Lo más curioso del muro, muy deteriorado por el tiempo y en el que no se había invertido para repararlo, era que se podían apreciar huesos humanos. Tibias, cráneos y otros más pequeños que despertaban nuestra imaginación porque no sabíamos exactamente a qué parte del cuerpo pertenecían. Si pasábamos al atardecer, muchas veces se nos erizaban los pelos de los brazos temiendo que en cualquier momento se levantaran los esqueletos y nos llevaran a su tumba. Nos habían dicho que por las noches, de los huesos de los muertos salían unas luces, y una noche, tres niños y dos niñas nos escapamos de nuestras casas para ver el acontecimiento. Subimos  con todos los músculos tensos y los corazones a mil y bajamos decaídos sin haber visto ni siquiera la luz de una luciérnaga. Me estaban esperando mis padres muy enfadados y aquel día fui a la cama sin cenar.

La tarde que no he podido olvidar nunca y que recordarla todavía me hace sentir un qué se yo en el pecho, iba con mis centavos a comprar en casa de la Tía Capitana. Ese día tocaba una barrita de regaliz. Llegué a la tienda, abrí la puerta acompañada de un tintineo de campanitas que sonaban al empujar y no había nadie dentro. Grité Capitanaaaa, y nadie me contestó, volví a gritar Capitanaaa, y tampoco. Entonces, el diablillo que llevaba dentro vio una oportunidad de oro y con la rapidez de un lince me apoderé de una caja de regaliz entera, que nunca habría podido comprar con los centavitos que me daba mi papá, los cuales, ni siquiera dejé en el mostrador.

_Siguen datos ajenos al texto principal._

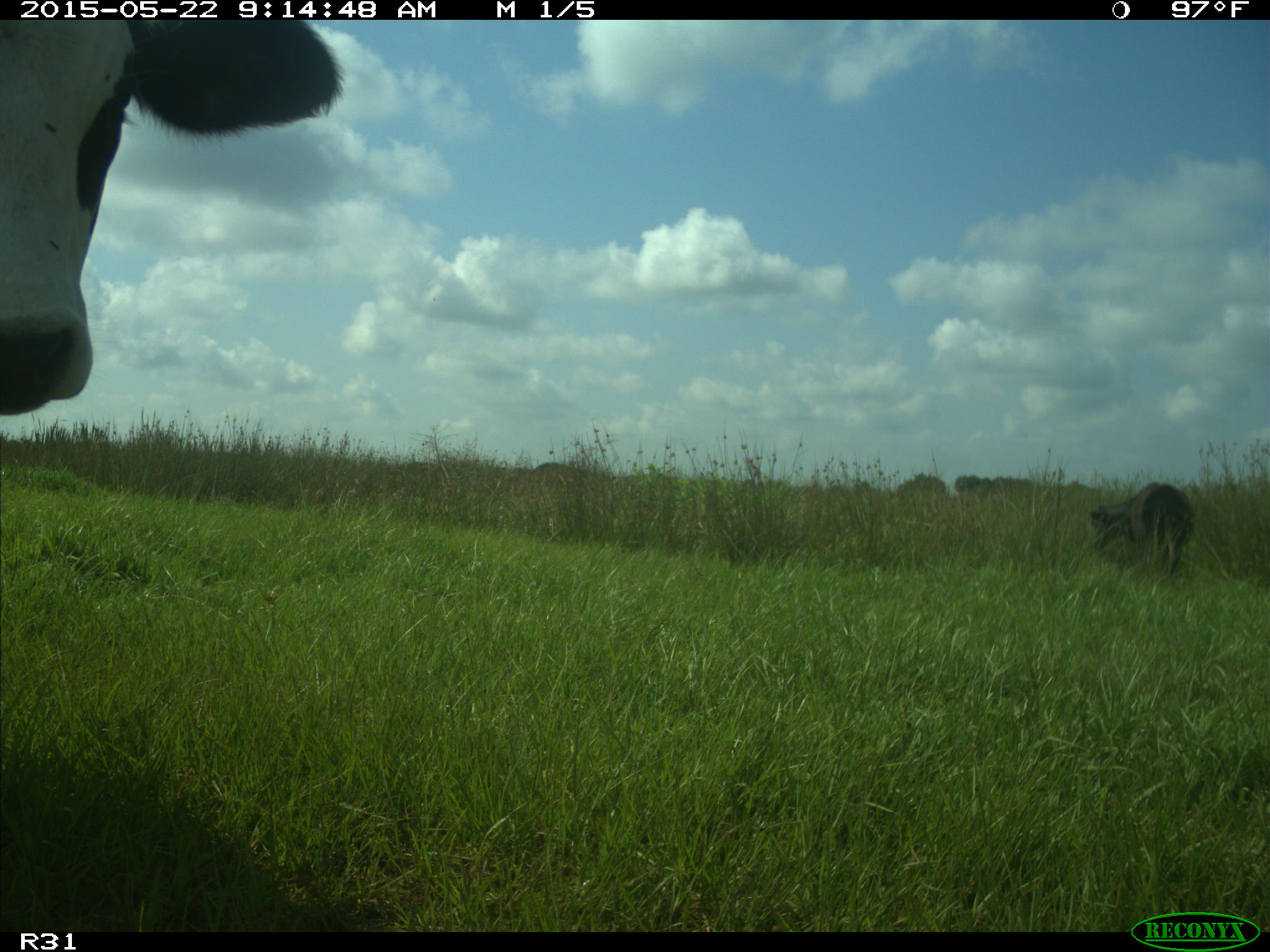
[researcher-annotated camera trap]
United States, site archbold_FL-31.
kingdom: Animalia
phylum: Chordata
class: Mammalia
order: Artiodactyla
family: Bovidae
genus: Bos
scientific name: Bos taurus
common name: domestic cow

Llegué a casa feliz y me disponía a abrir la caja para comérmela hasta donde mi estómago diera, cuando entró mi mamá en mi habitación.

– ¿Y esa caja de regaliz?

Inmediatamente me sentí cogida en el cepo.

–La compré en casa de la Tía Capitana.

– ¿Y con qué dinero?

–Con el mío.

– ¡Mentira! Con el dinero que llevaste solo podías comprarte una barra. ¿Acaso la robaste? ¡Dime la verdad o te quedas sin jugar hasta el domingo! –Mi mamá estaba hecha un basilisco.

–La cogí, pero la iba a devolver mañana –contesté con un susto terrible.

–Mañana no, ahora mismo. Vas a la tienda y le dices a la Capitana lo que has hecho y le pides perdón.

Salí de casa y por el camino me puse a elaborar un plan para dejar la caja sin ser vista. Pero cuando estaba a punto de entrar en la tienda, vi que mi mamá iba detrás de mí para cerciorarse de que cumpliera las órdenes que me había dado. De forma que no me quedo más remedio que confesar mi fechoría y pedir perdón. Sentí tanta vergüenza que hasta el día de hoy esa lección no se ha podido borrar de mi mente ni de mi corazón. Nunca más lo volví a hacer. Y cambié la tienda de comprar las chuches para que el recuerdo dejara de maltratarme, aunque tenía que caminar mucho más y la misma no estaba tan bien surtida.

Hay eventos de la niñez que quedan grabados en nuestro cerebro con hierro candente, a veces para bien y a veces para hundirnos. En mi caso, la lección de la reprimenda por el pequeño hurto hizo que entendiera lo importante que es respetar lo ajeno y la firmeza de mis padres ante las cosas mal hechas. Seguramente para mi madre fue doloroso tener que admitir que su hija había hurtado algo, pero era importante preservar mi futuro de posibles malos hábitos. Los padres no pueden, de ninguna manera, ser laxos a la hora de defender los valores de la familia y la sociedad.